**WHAT THE TASK ASKS:**
Please repeat every entry exactly as written, but skip the pictures.
-----
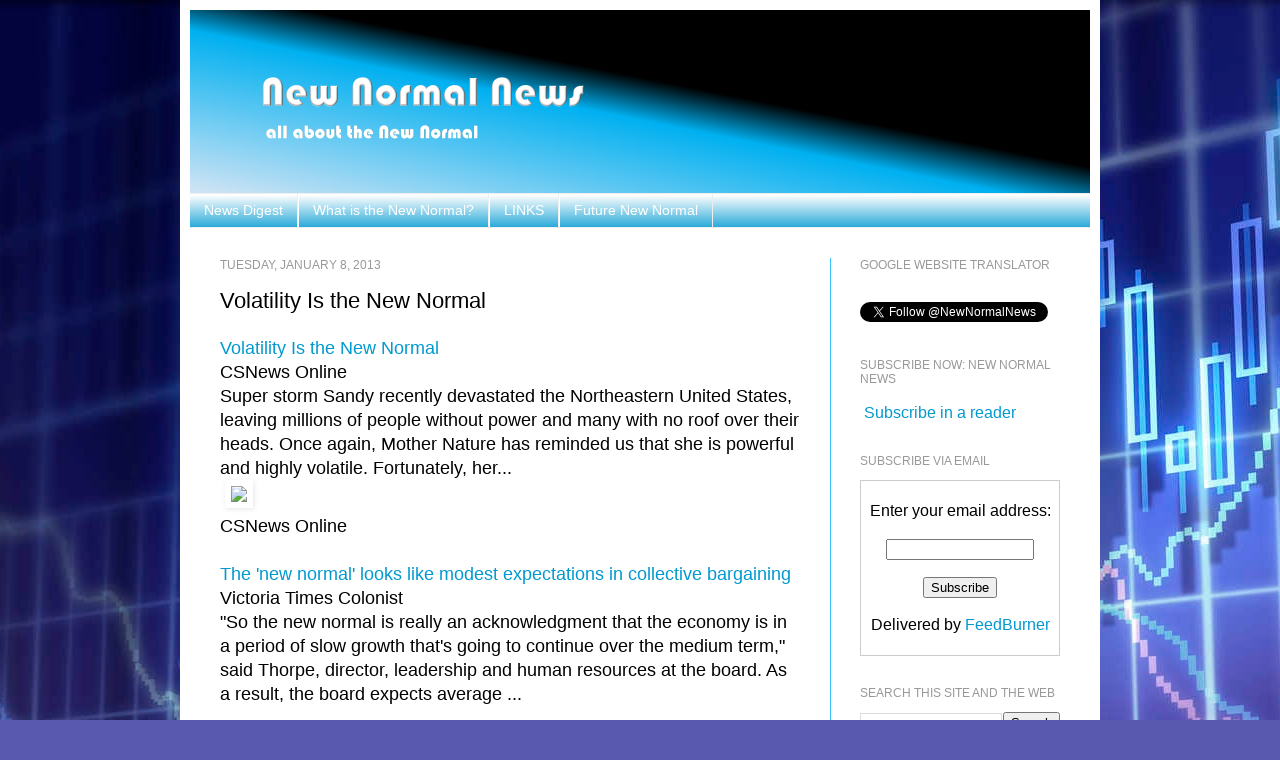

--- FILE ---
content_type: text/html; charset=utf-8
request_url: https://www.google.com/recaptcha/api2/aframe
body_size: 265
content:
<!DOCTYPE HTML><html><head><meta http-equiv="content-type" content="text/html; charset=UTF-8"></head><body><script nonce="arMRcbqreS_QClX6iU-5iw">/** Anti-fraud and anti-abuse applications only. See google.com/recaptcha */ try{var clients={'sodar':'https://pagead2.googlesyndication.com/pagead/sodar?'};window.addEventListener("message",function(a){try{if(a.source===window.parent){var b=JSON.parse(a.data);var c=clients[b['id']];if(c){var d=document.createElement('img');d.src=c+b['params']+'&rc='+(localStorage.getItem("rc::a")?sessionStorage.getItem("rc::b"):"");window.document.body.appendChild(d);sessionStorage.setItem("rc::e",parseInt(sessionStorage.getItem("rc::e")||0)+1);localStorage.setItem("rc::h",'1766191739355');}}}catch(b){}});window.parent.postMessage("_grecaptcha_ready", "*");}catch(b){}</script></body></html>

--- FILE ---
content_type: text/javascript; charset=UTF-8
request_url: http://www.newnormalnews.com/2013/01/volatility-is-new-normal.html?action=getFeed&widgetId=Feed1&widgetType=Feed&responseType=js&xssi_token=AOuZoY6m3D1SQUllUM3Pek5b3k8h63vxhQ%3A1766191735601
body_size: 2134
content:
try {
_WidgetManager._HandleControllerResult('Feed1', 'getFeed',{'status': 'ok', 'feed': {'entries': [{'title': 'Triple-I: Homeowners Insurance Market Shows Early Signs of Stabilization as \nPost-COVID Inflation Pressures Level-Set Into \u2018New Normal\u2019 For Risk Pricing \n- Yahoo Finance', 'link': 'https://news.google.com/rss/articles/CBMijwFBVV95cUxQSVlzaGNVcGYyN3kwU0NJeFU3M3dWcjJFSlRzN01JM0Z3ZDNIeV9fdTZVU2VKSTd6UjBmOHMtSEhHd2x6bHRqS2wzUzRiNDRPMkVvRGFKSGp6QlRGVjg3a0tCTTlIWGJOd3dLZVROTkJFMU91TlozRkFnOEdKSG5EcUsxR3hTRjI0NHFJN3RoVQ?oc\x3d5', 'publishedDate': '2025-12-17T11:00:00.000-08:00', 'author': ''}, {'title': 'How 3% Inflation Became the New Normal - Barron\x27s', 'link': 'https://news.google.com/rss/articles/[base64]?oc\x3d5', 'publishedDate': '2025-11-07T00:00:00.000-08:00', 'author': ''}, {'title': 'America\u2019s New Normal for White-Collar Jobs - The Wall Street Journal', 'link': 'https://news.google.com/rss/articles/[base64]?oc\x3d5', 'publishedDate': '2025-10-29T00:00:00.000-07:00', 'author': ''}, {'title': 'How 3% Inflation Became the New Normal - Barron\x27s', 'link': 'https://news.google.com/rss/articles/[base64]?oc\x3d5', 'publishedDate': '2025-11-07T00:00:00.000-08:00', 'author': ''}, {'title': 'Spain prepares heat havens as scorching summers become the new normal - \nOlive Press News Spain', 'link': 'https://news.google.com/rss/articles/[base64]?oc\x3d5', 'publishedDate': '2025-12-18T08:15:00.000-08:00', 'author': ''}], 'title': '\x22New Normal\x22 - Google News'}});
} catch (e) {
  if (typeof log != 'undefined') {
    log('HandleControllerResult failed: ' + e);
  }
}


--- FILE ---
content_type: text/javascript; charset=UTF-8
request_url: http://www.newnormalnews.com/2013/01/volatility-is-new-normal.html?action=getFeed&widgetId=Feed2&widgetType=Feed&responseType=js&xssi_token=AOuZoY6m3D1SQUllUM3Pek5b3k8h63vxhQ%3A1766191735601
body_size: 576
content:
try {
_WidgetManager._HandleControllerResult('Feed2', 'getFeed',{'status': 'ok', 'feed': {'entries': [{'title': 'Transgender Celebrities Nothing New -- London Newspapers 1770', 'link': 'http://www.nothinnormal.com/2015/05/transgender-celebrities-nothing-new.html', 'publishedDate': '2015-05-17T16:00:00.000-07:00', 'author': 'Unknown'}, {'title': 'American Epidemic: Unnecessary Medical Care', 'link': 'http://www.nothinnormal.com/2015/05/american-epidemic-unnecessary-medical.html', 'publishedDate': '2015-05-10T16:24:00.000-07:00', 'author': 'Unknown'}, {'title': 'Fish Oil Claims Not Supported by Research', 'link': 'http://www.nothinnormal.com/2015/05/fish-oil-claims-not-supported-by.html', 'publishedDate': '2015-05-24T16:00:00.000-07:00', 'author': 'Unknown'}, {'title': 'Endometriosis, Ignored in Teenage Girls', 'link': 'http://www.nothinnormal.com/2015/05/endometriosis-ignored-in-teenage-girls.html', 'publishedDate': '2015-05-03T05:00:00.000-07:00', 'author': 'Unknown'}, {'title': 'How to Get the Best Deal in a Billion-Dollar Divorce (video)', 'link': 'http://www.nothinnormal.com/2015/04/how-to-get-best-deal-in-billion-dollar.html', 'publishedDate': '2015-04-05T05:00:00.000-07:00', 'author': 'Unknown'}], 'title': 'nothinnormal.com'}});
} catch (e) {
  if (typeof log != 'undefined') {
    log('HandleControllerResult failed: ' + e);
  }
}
-----
**SOLUTION FOR THIS EXERCISE:**
--- FILE ---
content_type: text/html; charset=utf-8
request_url: https://www.google.com/recaptcha/api2/aframe
body_size: 265
content:
<!DOCTYPE HTML><html><head><meta http-equiv="content-type" content="text/html; charset=UTF-8"></head><body><script nonce="arMRcbqreS_QClX6iU-5iw">/** Anti-fraud and anti-abuse applications only. See google.com/recaptcha */ try{var clients={'sodar':'https://pagead2.googlesyndication.com/pagead/sodar?'};window.addEventListener("message",function(a){try{if(a.source===window.parent){var b=JSON.parse(a.data);var c=clients[b['id']];if(c){var d=document.createElement('img');d.src=c+b['params']+'&rc='+(localStorage.getItem("rc::a")?sessionStorage.getItem("rc::b"):"");window.document.body.appendChild(d);sessionStorage.setItem("rc::e",parseInt(sessionStorage.getItem("rc::e")||0)+1);localStorage.setItem("rc::h",'1766191739355');}}}catch(b){}});window.parent.postMessage("_grecaptcha_ready", "*");}catch(b){}</script></body></html>

--- FILE ---
content_type: text/javascript; charset=UTF-8
request_url: http://www.newnormalnews.com/2013/01/volatility-is-new-normal.html?action=getFeed&widgetId=Feed1&widgetType=Feed&responseType=js&xssi_token=AOuZoY6m3D1SQUllUM3Pek5b3k8h63vxhQ%3A1766191735601
body_size: 2134
content:
try {
_WidgetManager._HandleControllerResult('Feed1', 'getFeed',{'status': 'ok', 'feed': {'entries': [{'title': 'Triple-I: Homeowners Insurance Market Shows Early Signs of Stabilization as \nPost-COVID Inflation Pressures Level-Set Into \u2018New Normal\u2019 For Risk Pricing \n- Yahoo Finance', 'link': 'https://news.google.com/rss/articles/CBMijwFBVV95cUxQSVlzaGNVcGYyN3kwU0NJeFU3M3dWcjJFSlRzN01JM0Z3ZDNIeV9fdTZVU2VKSTd6UjBmOHMtSEhHd2x6bHRqS2wzUzRiNDRPMkVvRGFKSGp6QlRGVjg3a0tCTTlIWGJOd3dLZVROTkJFMU91TlozRkFnOEdKSG5EcUsxR3hTRjI0NHFJN3RoVQ?oc\x3d5', 'publishedDate': '2025-12-17T11:00:00.000-08:00', 'author': ''}, {'title': 'How 3% Inflation Became the New Normal - Barron\x27s', 'link': 'https://news.google.com/rss/articles/[base64]?oc\x3d5', 'publishedDate': '2025-11-07T00:00:00.000-08:00', 'author': ''}, {'title': 'America\u2019s New Normal for White-Collar Jobs - The Wall Street Journal', 'link': 'https://news.google.com/rss/articles/[base64]?oc\x3d5', 'publishedDate': '2025-10-29T00:00:00.000-07:00', 'author': ''}, {'title': 'How 3% Inflation Became the New Normal - Barron\x27s', 'link': 'https://news.google.com/rss/articles/[base64]?oc\x3d5', 'publishedDate': '2025-11-07T00:00:00.000-08:00', 'author': ''}, {'title': 'Spain prepares heat havens as scorching summers become the new normal - \nOlive Press News Spain', 'link': 'https://news.google.com/rss/articles/[base64]?oc\x3d5', 'publishedDate': '2025-12-18T08:15:00.000-08:00', 'author': ''}], 'title': '\x22New Normal\x22 - Google News'}});
} catch (e) {
  if (typeof log != 'undefined') {
    log('HandleControllerResult failed: ' + e);
  }
}


--- FILE ---
content_type: text/javascript; charset=UTF-8
request_url: http://www.newnormalnews.com/2013/01/volatility-is-new-normal.html?action=getFeed&widgetId=Feed2&widgetType=Feed&responseType=js&xssi_token=AOuZoY6m3D1SQUllUM3Pek5b3k8h63vxhQ%3A1766191735601
body_size: 576
content:
try {
_WidgetManager._HandleControllerResult('Feed2', 'getFeed',{'status': 'ok', 'feed': {'entries': [{'title': 'Transgender Celebrities Nothing New -- London Newspapers 1770', 'link': 'http://www.nothinnormal.com/2015/05/transgender-celebrities-nothing-new.html', 'publishedDate': '2015-05-17T16:00:00.000-07:00', 'author': 'Unknown'}, {'title': 'American Epidemic: Unnecessary Medical Care', 'link': 'http://www.nothinnormal.com/2015/05/american-epidemic-unnecessary-medical.html', 'publishedDate': '2015-05-10T16:24:00.000-07:00', 'author': 'Unknown'}, {'title': 'Fish Oil Claims Not Supported by Research', 'link': 'http://www.nothinnormal.com/2015/05/fish-oil-claims-not-supported-by.html', 'publishedDate': '2015-05-24T16:00:00.000-07:00', 'author': 'Unknown'}, {'title': 'Endometriosis, Ignored in Teenage Girls', 'link': 'http://www.nothinnormal.com/2015/05/endometriosis-ignored-in-teenage-girls.html', 'publishedDate': '2015-05-03T05:00:00.000-07:00', 'author': 'Unknown'}, {'title': 'How to Get the Best Deal in a Billion-Dollar Divorce (video)', 'link': 'http://www.nothinnormal.com/2015/04/how-to-get-best-deal-in-billion-dollar.html', 'publishedDate': '2015-04-05T05:00:00.000-07:00', 'author': 'Unknown'}], 'title': 'nothinnormal.com'}});
} catch (e) {
  if (typeof log != 'undefined') {
    log('HandleControllerResult failed: ' + e);
  }
}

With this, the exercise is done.